Texte proposé:
+ + + + + + +

Souvent isolés et livrés à eux-mêmes, les inspecteurs ne sont pas suffisamment informés pour jouer pleinement leur rôle de relais (Dubreuil, 2003). Il semble nécessaire de redéfinir les missions des personnels d’encadrement : relation moins autoritaire et davantage axée sur l’animation des équipes, avec plus de responsabilités dans la gestion des ressources humaines (Bottin 2003, Daste 1999).
Certains rapports (Pair 1998, HCEE 2002) regrettent l’impasse dans laquelle se trouve la chaîne de management dans l’Éducation nationale. Tout au long de cette chaîne, les personnels subissent un « harcèlement textuel » (Ferry, 2002) dont ils ne perçoivent pas toujours le sens, ce qui génère (à tous les niveaux) des réactions à toute forme de changement. Selon Obin (2003), le pilotage institutionnel semble en panne : il faudrait pouvoir le sortir du piège dans lequel il s’est enfermé avec le soupçon réciproque qui marque la relation entre les professeurs et l’institution qui les emploie : pour beaucoup d’enseignants, "l’administration" ne reconnaît pas leur travail et ne comprend pas leurs difficultés, alors que pour certains responsables les professeurs profitent d’une liberté excessive pour faire à peu près ce qu’ils veulent. Ceux qui développent cette vision ne se sont-ils pas laissés enfermer dans une impasse ? Car toute tentative pour diriger plus fermement ou contrôler plus rigoureusement le travail des enseignants semble avoir pour effet de renforcer leur méfiance, sans aucun profit pour ceux qui fréquentent leurs établissements (Obin, 2003).

+ + + + + + +

Tâches et exercices:
[1] Indiquez si chacune des affirmations (a), (b) et (c) concorde avec le texte proposé, en répondant par oui ou par non et en citant textuellement les mots qui le montrent. (a) Les inspecteurs disposent de suffisamment d'informations pour jouer leur rôle de relais. (b) D'après Obin (2003), le pilotage institutionnel semble en panne. (c) Un contrôle plus rigoureux du travail des enseignants tend à réduire leur méfiance.
[2] Répondez aux questions suivantes à partir du texte proposé.
(a) Quels rapports regrettent l'impasse dans laquelle se trouve la chaîne de management dans l'Éducation nationale ?
(b) Quelle expression, attribuée à Ferry (2002), désigne ce que subissent les personnels tout au long de cette chaîne ?
(c) Pour beaucoup d'enseignants, que ne fait pas « l'administration » ?
[3] Recopiez le passage du texte proposé qui va de « Souvent isolés et » jusqu'à « 2003, Daste 1999). » inclus.
Les données constituent un matériau distinct du texte proposé.

Section des données:
+ + + + + + +

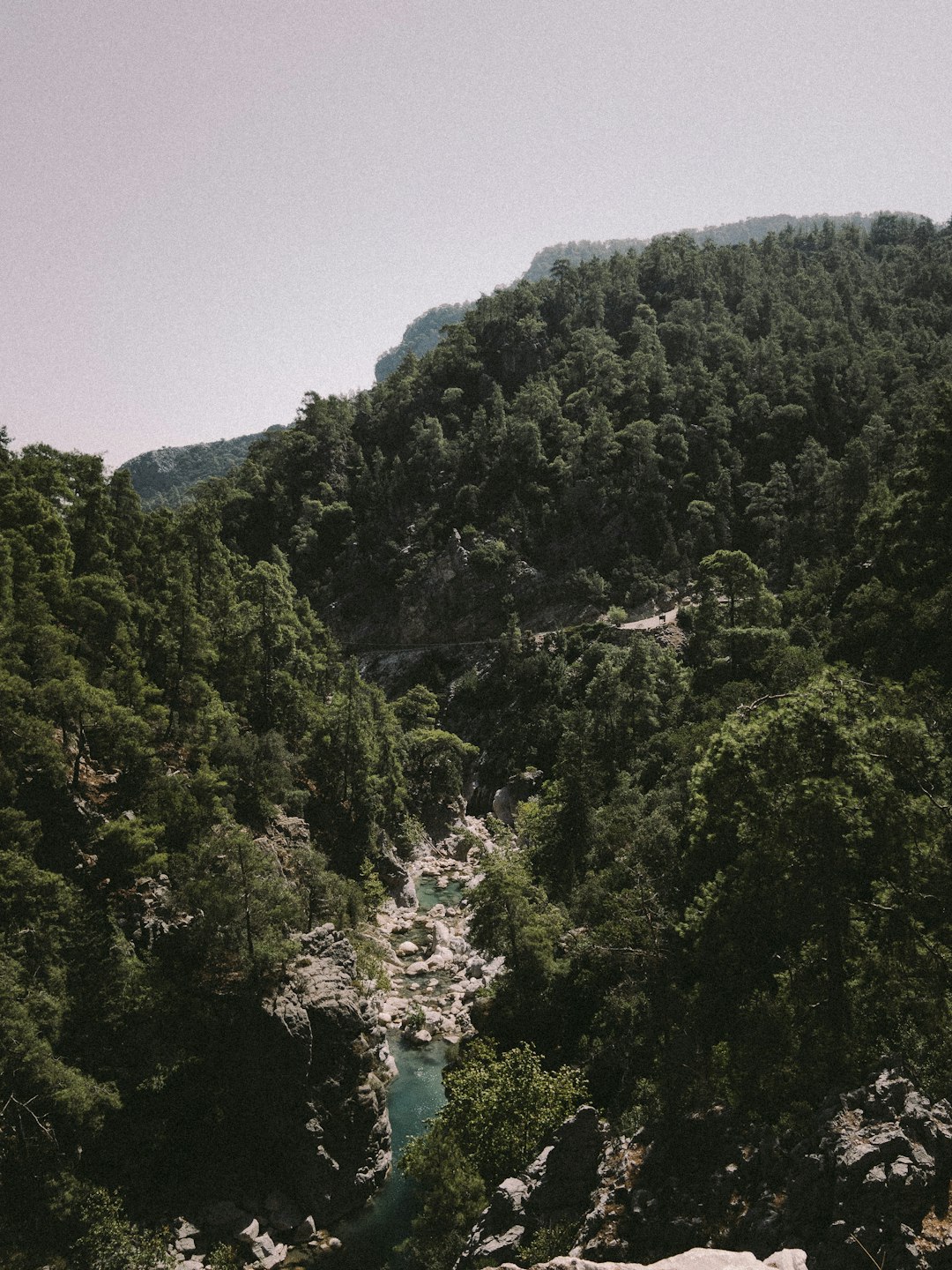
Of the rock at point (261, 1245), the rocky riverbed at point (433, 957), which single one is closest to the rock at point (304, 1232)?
the rock at point (261, 1245)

+ + + + + + +

Les résultats:
[1]
(a) Non : « les inspecteurs ne sont pas suffisamment informés pour jouer pleinement leur rôle de relais ».
(b) Oui : « Selon Obin (2003), le pilotage institutionnel semble en panne ».
(c) Non : « toute tentative pour diriger plus fermement ou contrôler plus rigoureusement le travail des enseignants semble avoir pour effet de renforcer leur méfiance ».

[2]
(a) Les rapports Pair 1998 et HCEE 2002.
(b) Un « harcèlement textuel ».
(c) Elle ne reconnaît pas leur travail et ne comprend pas leurs difficultés.

[3]
Souvent isolés et livrés à eux-mêmes, les inspecteurs ne sont pas suffisamment informés pour jouer pleinement leur rôle de relais (Dubreuil, 2003). Il semble nécessaire de redéfinir les missions des personnels d’encadrement : relation moins autoritaire et davantage axée sur l’animation des équipes, avec plus de responsabilités dans la gestion des ressources humaines (Bottin 2003, Daste 1999).